The output of this program is::

nowarn.py:4: DeprecationWarning: A warning.
  warnings.warn("A warning.", DeprecationWarning)

There is no exception raised, though the filter was
instructed to turn the warning into an error.  Take
note that using ``always`` has similar results.

Does it work in that way on purpose?  I find it quite
counterintuitive, IMHO.  If this behaviour is intended,
what would be the way to turn the second warning into
an exception?

Thanks!

--

>Comment By: Ivan Vilata i Balaguer (ivilata)
Date: 2005-04-29 12:54

Message:
Logged In: YES 
user_id=1064183

OK, I see. Then the documentation for ``warnings.warn()``
may be more precise.  Where it says “This function raises an
exception if the particular warning issued is changed into
an error by the warnings filter see above.” it may append
“and that warning has not already been filtered”.

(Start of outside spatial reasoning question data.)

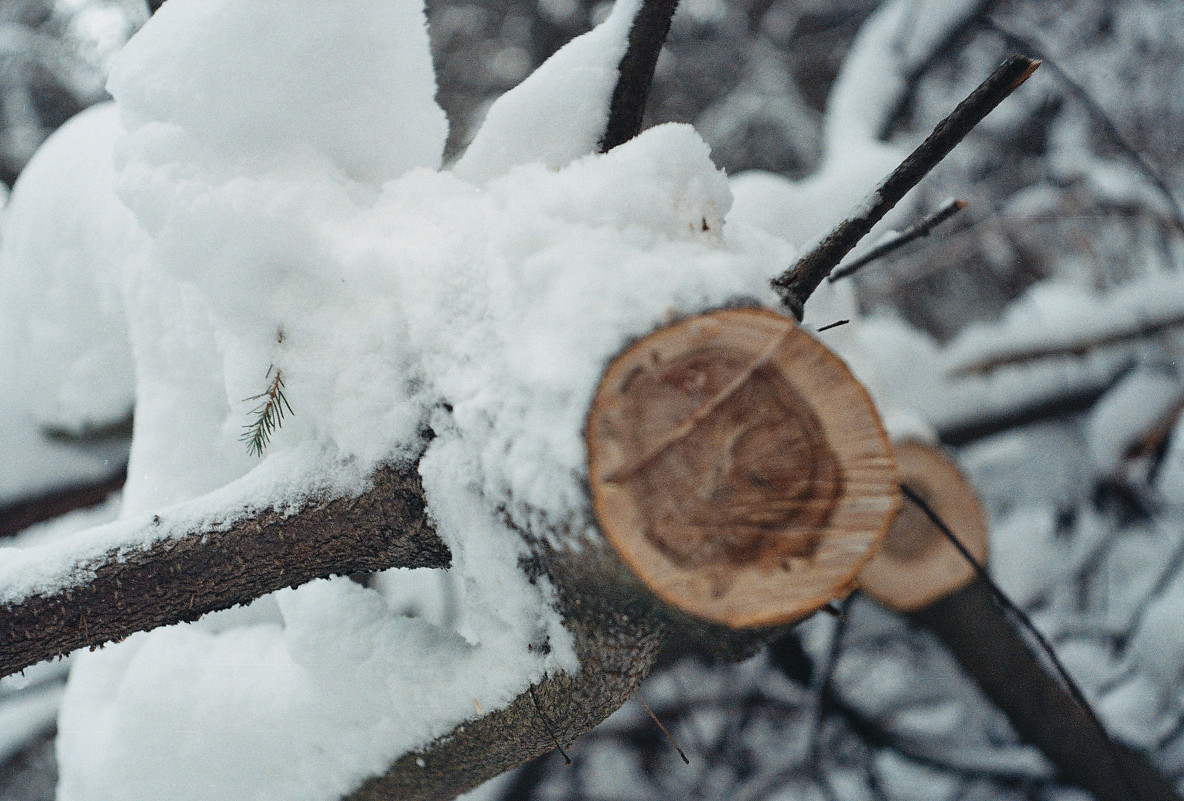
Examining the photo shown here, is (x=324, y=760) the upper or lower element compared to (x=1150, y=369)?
upper

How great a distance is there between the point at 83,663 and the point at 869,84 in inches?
110

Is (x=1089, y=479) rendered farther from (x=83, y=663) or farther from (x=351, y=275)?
(x=83, y=663)

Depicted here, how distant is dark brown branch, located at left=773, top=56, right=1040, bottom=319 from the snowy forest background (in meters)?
1.37

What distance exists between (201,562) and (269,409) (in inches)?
8.1

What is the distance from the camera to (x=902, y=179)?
0.69 m

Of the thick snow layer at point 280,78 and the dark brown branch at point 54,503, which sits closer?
the thick snow layer at point 280,78

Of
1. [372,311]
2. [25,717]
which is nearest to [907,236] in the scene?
[372,311]

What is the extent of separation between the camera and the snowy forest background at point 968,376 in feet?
7.61

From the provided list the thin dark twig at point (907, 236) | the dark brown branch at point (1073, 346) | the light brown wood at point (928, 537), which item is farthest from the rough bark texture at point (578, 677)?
the dark brown branch at point (1073, 346)

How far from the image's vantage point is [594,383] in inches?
22.6

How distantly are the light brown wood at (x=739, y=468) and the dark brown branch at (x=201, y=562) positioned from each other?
33cm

Anyway, I still think that one should expect to *always* get
an exception once the warnings filter has been instructed to
turn a warning into an exception, instead of maybe filtering
it.  The later could lead to some errors to pass
unadvertised and get delayed.  It also disables the
possibility of turning every warning into an error in the
middle of a session (à la gcc's ``-pedantic-errors`` option).

My proposal is not to filter a warning once it has been
instructed to cause an exception.  The existing code should
not need to worry about using ``warn()`` or
``warn_explicit()`` (since in the usual situation, duplicate
warnings --not exceptions-- should still be filtered).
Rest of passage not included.